Spatial reasoning dataset excerpts:
---------------
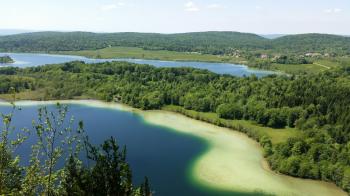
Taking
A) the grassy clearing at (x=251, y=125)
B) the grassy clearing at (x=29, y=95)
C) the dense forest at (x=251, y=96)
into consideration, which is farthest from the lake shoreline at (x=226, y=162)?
the grassy clearing at (x=29, y=95)

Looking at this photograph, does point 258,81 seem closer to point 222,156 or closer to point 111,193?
point 222,156

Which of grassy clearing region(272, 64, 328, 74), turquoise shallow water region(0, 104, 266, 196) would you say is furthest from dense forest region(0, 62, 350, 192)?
grassy clearing region(272, 64, 328, 74)

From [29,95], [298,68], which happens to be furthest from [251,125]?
[298,68]

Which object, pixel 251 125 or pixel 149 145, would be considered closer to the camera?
pixel 149 145

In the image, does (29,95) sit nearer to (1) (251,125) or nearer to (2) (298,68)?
(1) (251,125)

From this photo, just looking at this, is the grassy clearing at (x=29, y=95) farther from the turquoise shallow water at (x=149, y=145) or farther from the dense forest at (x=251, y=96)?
the turquoise shallow water at (x=149, y=145)

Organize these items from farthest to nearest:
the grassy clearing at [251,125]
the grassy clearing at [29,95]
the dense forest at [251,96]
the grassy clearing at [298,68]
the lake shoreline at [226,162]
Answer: the grassy clearing at [298,68] → the grassy clearing at [29,95] → the grassy clearing at [251,125] → the dense forest at [251,96] → the lake shoreline at [226,162]
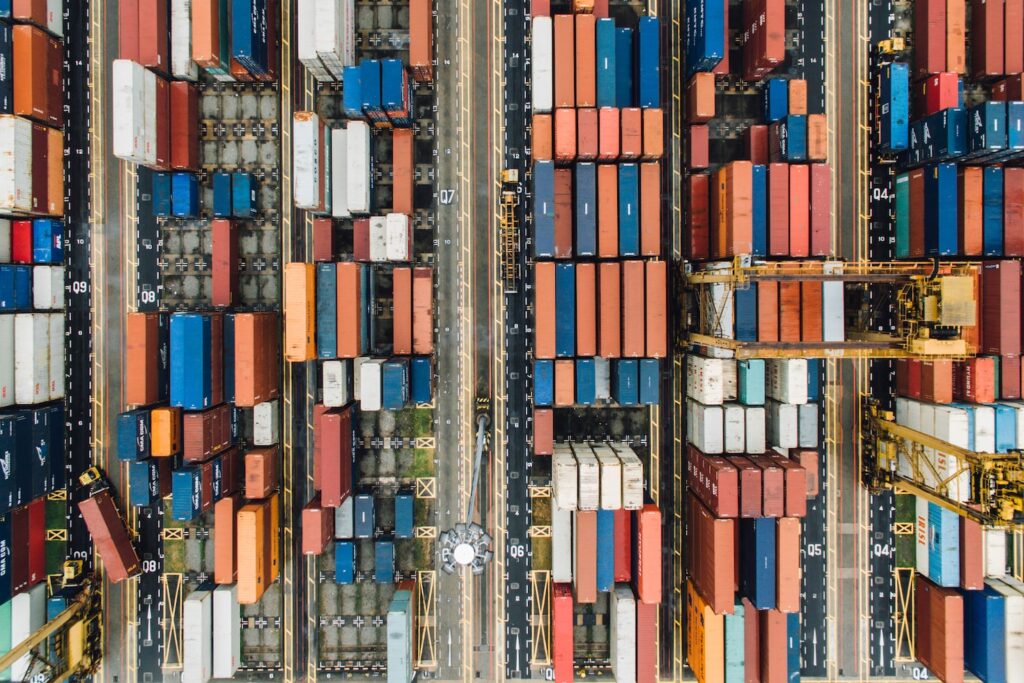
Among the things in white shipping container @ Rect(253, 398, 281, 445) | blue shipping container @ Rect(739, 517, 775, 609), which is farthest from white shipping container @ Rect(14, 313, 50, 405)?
blue shipping container @ Rect(739, 517, 775, 609)

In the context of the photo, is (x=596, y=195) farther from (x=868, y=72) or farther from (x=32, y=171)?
(x=32, y=171)

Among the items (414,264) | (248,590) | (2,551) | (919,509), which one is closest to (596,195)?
(414,264)

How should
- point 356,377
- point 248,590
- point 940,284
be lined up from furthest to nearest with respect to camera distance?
point 356,377
point 248,590
point 940,284

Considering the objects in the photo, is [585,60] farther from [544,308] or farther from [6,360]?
[6,360]

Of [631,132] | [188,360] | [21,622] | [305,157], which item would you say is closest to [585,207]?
[631,132]

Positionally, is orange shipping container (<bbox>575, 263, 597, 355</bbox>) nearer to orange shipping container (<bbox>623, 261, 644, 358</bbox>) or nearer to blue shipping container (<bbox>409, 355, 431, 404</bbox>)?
orange shipping container (<bbox>623, 261, 644, 358</bbox>)

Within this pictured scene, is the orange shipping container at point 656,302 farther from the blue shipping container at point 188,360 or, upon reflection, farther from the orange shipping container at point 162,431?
the orange shipping container at point 162,431
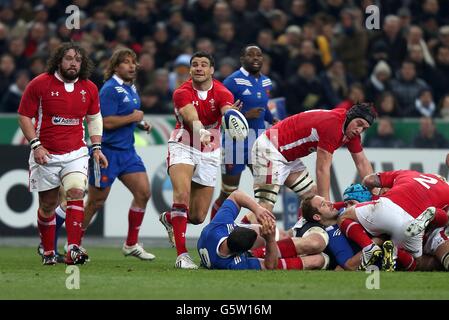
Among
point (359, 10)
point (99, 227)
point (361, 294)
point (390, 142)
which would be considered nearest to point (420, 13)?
point (359, 10)

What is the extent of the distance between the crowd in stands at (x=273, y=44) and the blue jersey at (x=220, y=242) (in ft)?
28.6

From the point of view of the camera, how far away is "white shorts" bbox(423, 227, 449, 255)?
1310 cm

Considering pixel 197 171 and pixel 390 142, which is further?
pixel 390 142

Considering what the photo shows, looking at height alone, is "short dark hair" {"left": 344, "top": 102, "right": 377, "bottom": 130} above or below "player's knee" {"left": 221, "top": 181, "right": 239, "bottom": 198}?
above

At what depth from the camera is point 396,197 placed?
1281 centimetres

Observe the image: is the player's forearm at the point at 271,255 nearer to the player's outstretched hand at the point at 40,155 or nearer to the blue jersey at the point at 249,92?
the player's outstretched hand at the point at 40,155

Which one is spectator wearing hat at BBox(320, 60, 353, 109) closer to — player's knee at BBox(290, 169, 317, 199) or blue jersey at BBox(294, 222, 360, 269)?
player's knee at BBox(290, 169, 317, 199)

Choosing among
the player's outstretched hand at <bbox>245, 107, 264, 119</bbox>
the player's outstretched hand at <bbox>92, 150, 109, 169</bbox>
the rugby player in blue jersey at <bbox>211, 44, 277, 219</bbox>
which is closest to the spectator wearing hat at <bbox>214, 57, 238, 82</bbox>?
the rugby player in blue jersey at <bbox>211, 44, 277, 219</bbox>

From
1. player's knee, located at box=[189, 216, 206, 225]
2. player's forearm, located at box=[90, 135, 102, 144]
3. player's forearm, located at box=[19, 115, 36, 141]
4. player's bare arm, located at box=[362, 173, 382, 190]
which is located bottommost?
player's knee, located at box=[189, 216, 206, 225]

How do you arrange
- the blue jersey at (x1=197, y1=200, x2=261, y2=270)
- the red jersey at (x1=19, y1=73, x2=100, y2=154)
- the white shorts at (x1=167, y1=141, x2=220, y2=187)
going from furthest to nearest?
the white shorts at (x1=167, y1=141, x2=220, y2=187)
the red jersey at (x1=19, y1=73, x2=100, y2=154)
the blue jersey at (x1=197, y1=200, x2=261, y2=270)

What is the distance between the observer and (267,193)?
1431cm

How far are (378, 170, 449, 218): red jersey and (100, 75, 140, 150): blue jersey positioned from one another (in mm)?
3975
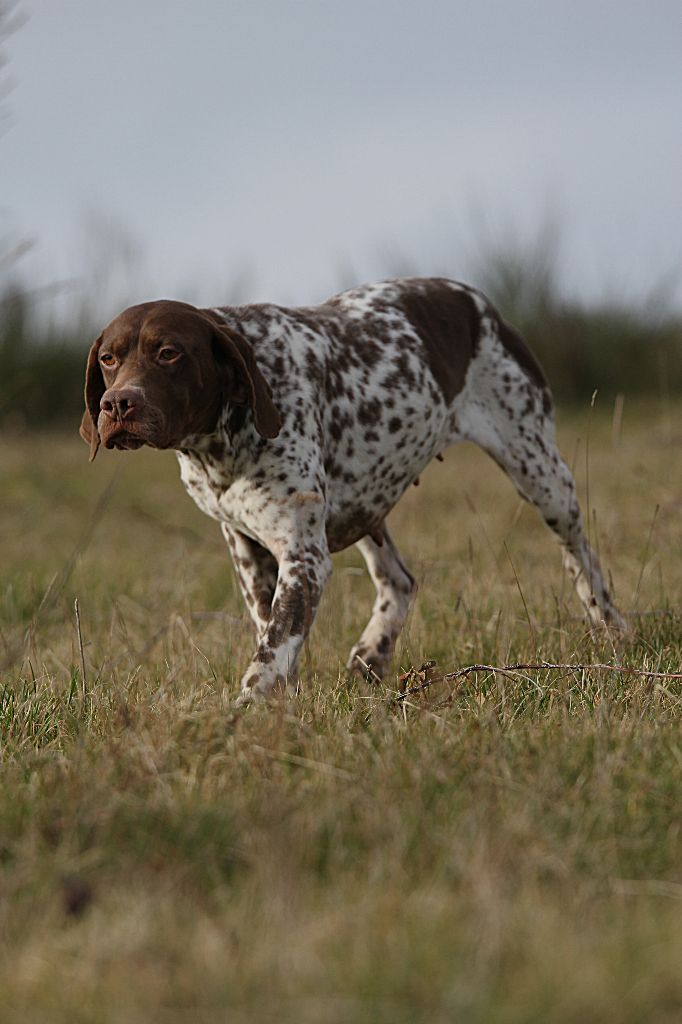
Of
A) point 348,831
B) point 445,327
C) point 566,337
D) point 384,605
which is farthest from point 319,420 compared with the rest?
---------------
__The problem__:
Please rewrite the lines from the one containing "Observe the image: is" through the end of the listing as a Markdown table with the columns Number and Listing line, skipping blank lines and leaving out the pictures.

__Solution to the problem__:
| Number | Listing line |
|---|---|
| 1 | Observe the image: is the player's forearm at the point at 271,255 nearer to the player's outstretched hand at the point at 40,155 or nearer to the blue jersey at the point at 249,92? |
| 2 | the player's outstretched hand at the point at 40,155 |
| 3 | Which one is spectator wearing hat at BBox(320, 60, 353, 109) closer to — player's knee at BBox(290, 169, 317, 199) or blue jersey at BBox(294, 222, 360, 269)? |
| 4 | player's knee at BBox(290, 169, 317, 199) |
| 5 | Choosing among |
| 6 | the player's outstretched hand at <bbox>245, 107, 264, 119</bbox> |
| 7 | the player's outstretched hand at <bbox>92, 150, 109, 169</bbox> |
| 8 | the rugby player in blue jersey at <bbox>211, 44, 277, 219</bbox> |
| 9 | which is closest to the spectator wearing hat at <bbox>214, 57, 238, 82</bbox>? |
| 10 | the rugby player in blue jersey at <bbox>211, 44, 277, 219</bbox> |
| 11 | From |
| 12 | 1. player's knee, located at box=[189, 216, 206, 225] |
| 13 | 2. player's forearm, located at box=[90, 135, 102, 144] |
| 14 | 3. player's forearm, located at box=[19, 115, 36, 141] |
| 15 | 4. player's bare arm, located at box=[362, 173, 382, 190] |
| 16 | which is located bottommost? |
| 17 | player's knee, located at box=[189, 216, 206, 225] |
| 18 | How do you arrange |
| 19 | - the blue jersey at (x1=197, y1=200, x2=261, y2=270) |
| 20 | - the red jersey at (x1=19, y1=73, x2=100, y2=154) |
| 21 | - the white shorts at (x1=167, y1=141, x2=220, y2=187) |
| 22 | going from furthest to nearest? |
| 23 | the white shorts at (x1=167, y1=141, x2=220, y2=187) |
| 24 | the red jersey at (x1=19, y1=73, x2=100, y2=154) |
| 25 | the blue jersey at (x1=197, y1=200, x2=261, y2=270) |
| 26 | What is the distance between the observer and (267,193)? |
| 27 | 1431cm |
| 28 | How far are (378, 170, 449, 218): red jersey and (100, 75, 140, 150): blue jersey positioned from one another (in mm)? |
| 29 | 3975 |
| 30 | Of |
| 31 | A) point 348,831 |
| 32 | B) point 445,327 |
| 33 | C) point 566,337 |
| 34 | D) point 384,605 |
| 35 | which is farthest from point 319,420 compared with the rest? |